Putin meets with domestic leaders online

Jean Delaunay

La Russie arrête un autre suspect dans l’attaque d’une salle de concert à Moscou

Un tribunal de Moscou a arrêté un autre suspect pour complicité dans l’attaque par des hommes armés contre une salle de concert de la banlieue de Moscou, qui a tué 144 personnes en mars.

Dzhumokhon Kurbonov, citoyen tadjik, est accusé d’avoir fourni aux assaillants des moyens de communication et de financement. Le juge a décidé que Kurbonov serait maintenu en détention jusqu’au 22 mai, dans l’attente de l’enquête et du procès.

Dans cette affaire, 12 accusés ont été arrêtés, dont quatre qui auraient commis l’attaque contre la salle de concert de l’hôtel de ville Crocus, selon RIA Novosti.

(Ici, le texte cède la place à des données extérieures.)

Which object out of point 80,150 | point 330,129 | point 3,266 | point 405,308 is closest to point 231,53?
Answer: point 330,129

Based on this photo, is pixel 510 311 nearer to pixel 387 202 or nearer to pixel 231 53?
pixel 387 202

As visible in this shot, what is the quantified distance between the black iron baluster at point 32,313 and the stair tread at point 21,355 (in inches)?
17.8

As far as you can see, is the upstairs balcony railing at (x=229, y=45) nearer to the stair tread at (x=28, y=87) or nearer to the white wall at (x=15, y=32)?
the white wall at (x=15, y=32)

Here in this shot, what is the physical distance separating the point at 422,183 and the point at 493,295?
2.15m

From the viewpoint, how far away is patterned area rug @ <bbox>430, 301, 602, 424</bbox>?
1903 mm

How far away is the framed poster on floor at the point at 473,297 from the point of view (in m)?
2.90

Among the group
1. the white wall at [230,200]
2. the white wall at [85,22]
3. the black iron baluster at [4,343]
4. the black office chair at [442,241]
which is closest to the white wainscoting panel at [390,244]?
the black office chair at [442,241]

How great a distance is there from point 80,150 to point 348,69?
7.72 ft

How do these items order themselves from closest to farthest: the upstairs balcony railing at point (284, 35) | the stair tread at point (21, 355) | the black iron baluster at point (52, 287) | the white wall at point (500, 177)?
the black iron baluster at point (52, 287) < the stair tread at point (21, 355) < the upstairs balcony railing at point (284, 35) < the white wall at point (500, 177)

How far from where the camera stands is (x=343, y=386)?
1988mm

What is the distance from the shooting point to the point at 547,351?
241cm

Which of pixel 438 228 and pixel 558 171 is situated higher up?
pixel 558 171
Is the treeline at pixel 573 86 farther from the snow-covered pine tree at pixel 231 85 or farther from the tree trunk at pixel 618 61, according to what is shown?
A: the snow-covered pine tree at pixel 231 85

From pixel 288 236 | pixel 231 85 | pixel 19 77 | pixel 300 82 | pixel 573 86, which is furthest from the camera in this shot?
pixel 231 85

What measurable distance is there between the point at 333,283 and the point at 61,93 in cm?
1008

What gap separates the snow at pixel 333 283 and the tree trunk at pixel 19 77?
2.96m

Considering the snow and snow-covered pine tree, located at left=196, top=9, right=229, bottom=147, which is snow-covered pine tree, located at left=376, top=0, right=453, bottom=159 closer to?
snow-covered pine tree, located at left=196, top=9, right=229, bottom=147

Ces quatre personnes ont comparu devant le même tribunal de Moscou fin mars pour terrorisme et montraient des signes de passages à tabac sévères. L’un d’entre eux semblait à peine conscient lors de l’audience. Le tribunal a ordonné que les hommes, tous identifiés dans les médias comme des citoyens du Tadjikistan, soient également maintenus en détention jusqu’au 22 mai.

Une faction du groupe État islamique a revendiqué la responsabilité du massacre au cours duquel des hommes armés ont tiré sur des personnes qui attendaient un spectacle d’un groupe de rock populaire, puis ont incendié le bâtiment. Mais les responsables russes, dont le président Vladimir Poutine, ont constamment affirmé, sans présenter de preuves, que l’Ukraine et l’Occident avaient joué un rôle dans l’attaque.

L’Ukraine nie toute implication et ses responsables affirment que Moscou utilise ces allégations comme prétexte pour intensifier ses combats en Ukraine.

« Poutine n’a pas ordonné la mort de Navalny », affirment les services de renseignement américains

Les agences de renseignement américaines ont déterminé que le président russe Vladimir Poutine n’avait très probablement pas ordonné l’assassinat du chef de l’opposition Alexeï Navalny, selon une information exclusive du Wall Street Journal (WSJ).

Navalny, décédé en février alors qu’il était en détention dans un camp de prisonniers de l’Arctique, était l’un des critiques les plus féroces de Poutine. Il avait 47 ans.

Les alliés de Navalny, dont son épouse Ioulia Navalnaya, ont accusé le dirigeant russe de l’avoir fait assassiner – une accusation que le Kremlin a toujours niée.

Le WSJ a cité des rapports des agences de renseignement américaines – y compris une analyse de renseignements classifiés – selon lesquels il est peu probable que Poutine ait ordonné la mort de son adversaire. L’Observatoire de l’Europe n’a pas été en mesure de vérifier de manière indépendante les rapports des services de renseignement cités.

La mort d’Alexeï Navalny a été fermement condamnée par le président américain Joe Biden et la communauté internationale, qui ont désigné Poutine comme le principal instigateur de la mort de son adversaire.

Le Kremlin continue de nier toute implication dans la mort de Navalny.

Le Kremlin affirme que la Russie surmontera toutes les sanctions de l’UE sur ses opérations de GNL

La Russie cherchera des moyens de surmonter ce qu’elle considère comme des sanctions illégales que l’Union européenne imposera à ses opérations de gaz naturel liquéfié (GNL), a déclaré samedi le Kremlin.

On pense que le prochain paquet de sanctions de la Commission européenne proposera pour la première fois des restrictions sur le gaz naturel liquéfié russe, notamment une interdiction des transbordements dans l’UE et des mesures sur trois projets russes de GNL.

Selon le porte-parole du Kremlin, Dmitri Peskov, toute nouvelle restriction européenne bénéficierait aux États-Unis et signifierait que l’industrie européenne paierait davantage pour son gaz. « Bien sûr, dans tous les cas, nous chercherons des moyens de surmonter ces obstacles illégaux, cette concurrence déloyale et ces actions illégales », a déclaré M. Peskov aux journalistes.